In a sense, they are right. We are all free to have opinions, no matter how distasteful they are. The problem lies in posting them on public platforms – there’s a reason that the term for posting content online is to ‘publish’. With one click we broadcast our views to the entire world. 

Social media is an interesting title – all too often we focus upon its social aspect but neglect to recognise that we are the media to which it refers. Twitter is a feed of endless tabloid headlines and we are the authors. We are responsible for words written under our names. 

Last Thursday evening, I came across a Twitter thread from someone who had said something demeaning about Lawrence Chaney and who had been challenged on their comments by a number of other users.

Their response was to complain that it wasn’t fair to ‘gang up’ on ‘someone you don’t even follow’, and that ‘nobody usually takes notice of what they have to say.’ 

Setting aside the delicious irony that this person didn’t feel it was appropriate for people to engage with people they don’t know, this highlights an important point. 

No matter how many followers you have, anything posted on a public account is visible by the entire world – including the person you are commenting on. And they will see it. I promise you they will see it. 
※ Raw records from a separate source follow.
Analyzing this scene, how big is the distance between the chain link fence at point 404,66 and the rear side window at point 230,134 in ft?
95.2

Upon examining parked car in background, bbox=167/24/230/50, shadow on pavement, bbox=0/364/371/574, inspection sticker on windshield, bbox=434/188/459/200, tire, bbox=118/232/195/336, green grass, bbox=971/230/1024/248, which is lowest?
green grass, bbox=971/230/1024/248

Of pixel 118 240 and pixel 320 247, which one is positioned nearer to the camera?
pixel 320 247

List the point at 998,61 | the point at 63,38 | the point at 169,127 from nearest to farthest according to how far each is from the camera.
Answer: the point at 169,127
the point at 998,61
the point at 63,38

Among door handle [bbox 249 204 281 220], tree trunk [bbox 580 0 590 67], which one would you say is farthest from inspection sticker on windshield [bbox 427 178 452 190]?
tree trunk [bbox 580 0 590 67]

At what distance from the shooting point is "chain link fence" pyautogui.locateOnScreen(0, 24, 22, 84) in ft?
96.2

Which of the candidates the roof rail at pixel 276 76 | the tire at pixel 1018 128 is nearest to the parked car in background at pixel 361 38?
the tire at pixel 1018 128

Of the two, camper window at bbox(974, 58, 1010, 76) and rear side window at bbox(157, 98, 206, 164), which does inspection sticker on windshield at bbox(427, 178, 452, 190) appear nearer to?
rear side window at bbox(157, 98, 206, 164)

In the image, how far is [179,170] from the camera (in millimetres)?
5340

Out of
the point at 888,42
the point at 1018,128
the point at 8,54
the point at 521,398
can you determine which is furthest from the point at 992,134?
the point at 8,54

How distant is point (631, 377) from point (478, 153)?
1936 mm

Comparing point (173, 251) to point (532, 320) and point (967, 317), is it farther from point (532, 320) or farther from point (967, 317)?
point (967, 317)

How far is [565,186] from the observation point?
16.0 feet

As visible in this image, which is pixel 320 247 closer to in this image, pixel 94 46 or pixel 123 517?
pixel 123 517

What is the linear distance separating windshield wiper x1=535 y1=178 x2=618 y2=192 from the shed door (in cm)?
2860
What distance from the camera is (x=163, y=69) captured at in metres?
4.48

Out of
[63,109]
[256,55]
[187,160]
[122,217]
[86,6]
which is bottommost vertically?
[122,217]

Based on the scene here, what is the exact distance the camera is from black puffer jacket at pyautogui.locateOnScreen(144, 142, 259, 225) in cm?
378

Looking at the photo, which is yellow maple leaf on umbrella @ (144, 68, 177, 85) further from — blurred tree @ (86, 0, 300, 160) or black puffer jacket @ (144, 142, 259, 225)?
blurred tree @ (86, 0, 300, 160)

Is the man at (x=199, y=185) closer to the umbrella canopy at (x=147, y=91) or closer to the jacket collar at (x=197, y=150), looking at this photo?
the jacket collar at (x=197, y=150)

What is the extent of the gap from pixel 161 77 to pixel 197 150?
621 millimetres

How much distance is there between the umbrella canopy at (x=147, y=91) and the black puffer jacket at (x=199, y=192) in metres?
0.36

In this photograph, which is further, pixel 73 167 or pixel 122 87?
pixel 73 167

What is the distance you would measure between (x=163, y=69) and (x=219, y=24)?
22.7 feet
So I’m not saying don’t have an opinion. I’m saying send it to a friend rather than posting it on a public forum where it will gain traction and cause hurt. It’s not tone-policing, it’s not oppression – it’s good manners.

If you find yourself defending something negative you’ve said online, think about why that is. Say the words out loud and imagine the person they’re about standing in front of you. 

As the saying goes, if you don’t have anything nice to say, tell it to your friends and don’t post it on the internet. Or something.